Well, the PET scan result yesterday was confusing. On Monday, when we met with the oncologist, she was quite convinced this was a metastasis. My oncologist is not an excitable person, she always hedges. This time she didn’t. Then the PET on Tuesday showed the growth in my liver failing to exhibit the high level of metabolic activity associated with tumors.
A few things I know, or reasonably assume here.
- This is not the same place as last year’s liver anomaly (several people have asked me that). The old (and still existing anomaly) is buried in the right lobe.
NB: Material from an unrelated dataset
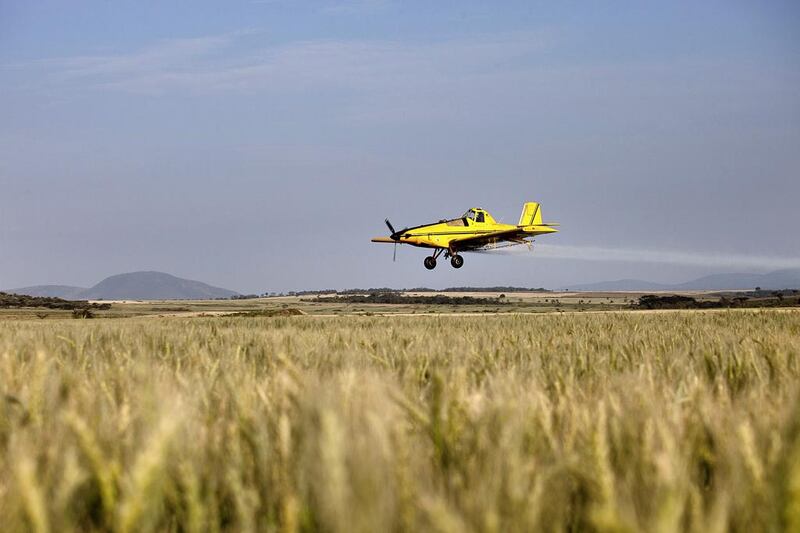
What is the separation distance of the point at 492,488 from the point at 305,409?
54 centimetres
The suspected metastasis is in the left lobe.
- The liver is in the metastatic pathway for colon cancer, along with lungs and the lymphatic system.
- The logical assumption is this is a metastasis, and CT scan was highly indicative of this. So the PET scan is a puzzler.
- It would be one heck of a coincidence if I had spontaneously developed a cyst or other liver issue in this timeframe. A welcome coincidence, but very weird.
Once I get a consult with the liver surgeon, I’ll know more, but my current understanding is that we’ll go ahead with the surgery, then rely on the biopsy to guide what comes next. I find it improbable this is not a metastasis, but the evidence is showing mixed.
Weirdly, in some ways this new ambiguity is more upsetting to me than simply being on the path to another round of surgery and chemo has been. That says a lot more about the quirks of my psychology than it does about medical science.
calendula_witch and I spent quite a bit of time yesterday discussing the implications of all this. I am feeling very vulnerable, all too aware of my own mortality. If this proves out to be a met (which is still my belief), my survival odds have taken another nose dive. They’re already pretty spooky, but I do understand the difference between statistics and prognosis.
My fear — and here I am talking about emotional reactions, not logic or sound medical judgment on anyone’s part, least of all mine — is that this cancer will continue to be aggressive, and throw mets faster than we can treat them with surgery and chemo; that I’ll spend the next few years grinding myself to pieces trying to catch up to something that’s killing me slightly faster then we can cure it; that I’ll become too sick to work, too sick to write, and within a few years, too sick to go on living.
I recognize I’ve had all of this news less than forty-eight hours, and mental/emotional whiplash twice already, once with the Monday consult and again with the PET result. This is no time for me to be drawing firm conclusions or making major decisions. Yet the New Zealand/Australia trip impends, Endurance is due, my life hurtles onward, and everything is inflected by this problem.
Ugly mysteries, life and death stakes, colliding schedules and commitments. If I were a character in a book, this would be fascinating. Living through it, not so much…
Good thing I’m seeing my therapist today. Gee, I wonder if we’ll have enough to talk about?